§ EXERCISE BRIEF
Copy the section of the passage on the evangelical movement word for word, starting at "Not everything is" and ending after "truth-challenged Mr. Trump.".
── TEXT PASSAGE
To the uninitiated, Christianity’s evangelical movement can seem like a monolith that brooks no dissent on certain core issues: Same-sex relationships are sinful, men’s spiritual dominance over women is divinely ordained and, on the political front, Donald J. Trump was an improbable but nonetheless valued protector of the faith.

Not everything is what it appears to be. The movement is in fact rife with division, a reality reinforced last month when Beth Moore, an evangelical writer and teacher with a huge following, formally ended her long affiliation with the Southern Baptist Convention, principally because of its tight embrace of the licentious, truth-challenged Mr. Trump.

It was a rupture several years in the making. As Ms. Moore told Religion News Service, disenchantment took hold when Mr. Trump became “the banner, the poster child for the great white hope of evangelicalism, the salvation of the church in America.” But the former president’s behavior is not the only issue buffeting the evangelical movement. White supremacy, male subjugation of women, a spate of sexual abuse cases, scandals involving prominent figures like Jerry Falwell Jr. — all have combined to undermine the authority of religious leaders and prompt members like Ms. Moore to abandon the Southern Baptist Convention.

Retro Report, which examines through video how the past shapes the present, turns attention to an artifact of religious conservatism from the movement. This is the so-called purity pledge, taken in the main by teenagers who pledged to abstain from sex until they married. Some swore to not so much as kiss another person or even go on a date, for fear of putting themselves on the road to moral failure.

Devotion to this concept took hold in the early ’90s, when fear of AIDS and other sexually transmitted diseases bolstered the evangelical movement’s gospel of teen abstinence. It was a view put forth as God-commanded and had the support of like-minded political leaders, from the White House of Ronald Reagan to that of Mr. Trump.

Many people certainly found lifelong contentment because of having waited for the right mate. But for others, as the Retro Report video shows, the dictates of the purity movement were so emotionally onerous that their adulthoods have been filled with apprehension and, in some instances, physical pain. They are people like Linda Kay Klein, who embraced the movement in her teens but left it in disenchantment at 21, two decades ago.
────
── STUDY MATERIAL
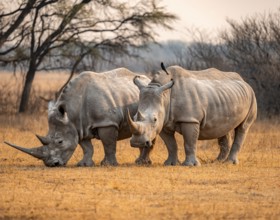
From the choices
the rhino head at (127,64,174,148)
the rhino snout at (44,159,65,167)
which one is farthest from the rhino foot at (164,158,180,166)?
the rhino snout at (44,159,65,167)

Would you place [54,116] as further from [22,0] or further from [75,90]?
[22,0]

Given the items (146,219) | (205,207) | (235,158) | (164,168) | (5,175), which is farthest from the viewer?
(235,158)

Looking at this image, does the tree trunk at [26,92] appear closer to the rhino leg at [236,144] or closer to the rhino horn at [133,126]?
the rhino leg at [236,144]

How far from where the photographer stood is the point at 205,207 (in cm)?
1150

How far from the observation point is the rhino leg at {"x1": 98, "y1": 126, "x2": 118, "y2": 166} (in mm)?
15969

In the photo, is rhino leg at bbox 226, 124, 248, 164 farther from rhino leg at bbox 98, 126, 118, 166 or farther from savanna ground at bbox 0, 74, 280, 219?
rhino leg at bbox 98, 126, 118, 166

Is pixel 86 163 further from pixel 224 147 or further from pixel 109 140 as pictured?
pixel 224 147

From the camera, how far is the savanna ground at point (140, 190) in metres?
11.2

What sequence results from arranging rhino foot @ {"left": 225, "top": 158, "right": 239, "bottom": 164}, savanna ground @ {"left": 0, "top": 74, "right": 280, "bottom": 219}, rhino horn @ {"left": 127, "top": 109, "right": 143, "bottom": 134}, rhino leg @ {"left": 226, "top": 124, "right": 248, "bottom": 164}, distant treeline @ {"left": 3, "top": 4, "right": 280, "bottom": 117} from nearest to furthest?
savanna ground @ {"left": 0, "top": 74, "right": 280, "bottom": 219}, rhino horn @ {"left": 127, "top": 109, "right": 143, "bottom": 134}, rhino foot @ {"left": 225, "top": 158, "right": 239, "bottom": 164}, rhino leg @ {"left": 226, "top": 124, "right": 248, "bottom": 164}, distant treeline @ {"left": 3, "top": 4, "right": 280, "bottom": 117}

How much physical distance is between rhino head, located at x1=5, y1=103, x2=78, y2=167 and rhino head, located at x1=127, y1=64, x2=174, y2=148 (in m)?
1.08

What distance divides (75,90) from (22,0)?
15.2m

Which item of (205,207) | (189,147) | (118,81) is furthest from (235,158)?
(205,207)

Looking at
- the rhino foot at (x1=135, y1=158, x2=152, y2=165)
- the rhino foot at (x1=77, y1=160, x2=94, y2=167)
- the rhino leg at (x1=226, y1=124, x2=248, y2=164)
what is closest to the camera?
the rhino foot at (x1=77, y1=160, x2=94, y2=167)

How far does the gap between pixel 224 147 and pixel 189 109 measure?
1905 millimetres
────
§ SOLUTION
Not everything is what it appears to be. The movement is in fact rife with division, a reality reinforced last month when Beth Moore, an evangelical writer and teacher with a huge following, formally ended her long affiliation with the Southern Baptist Convention, principally because of its tight embrace of the licentious, truth-challenged Mr. Trump.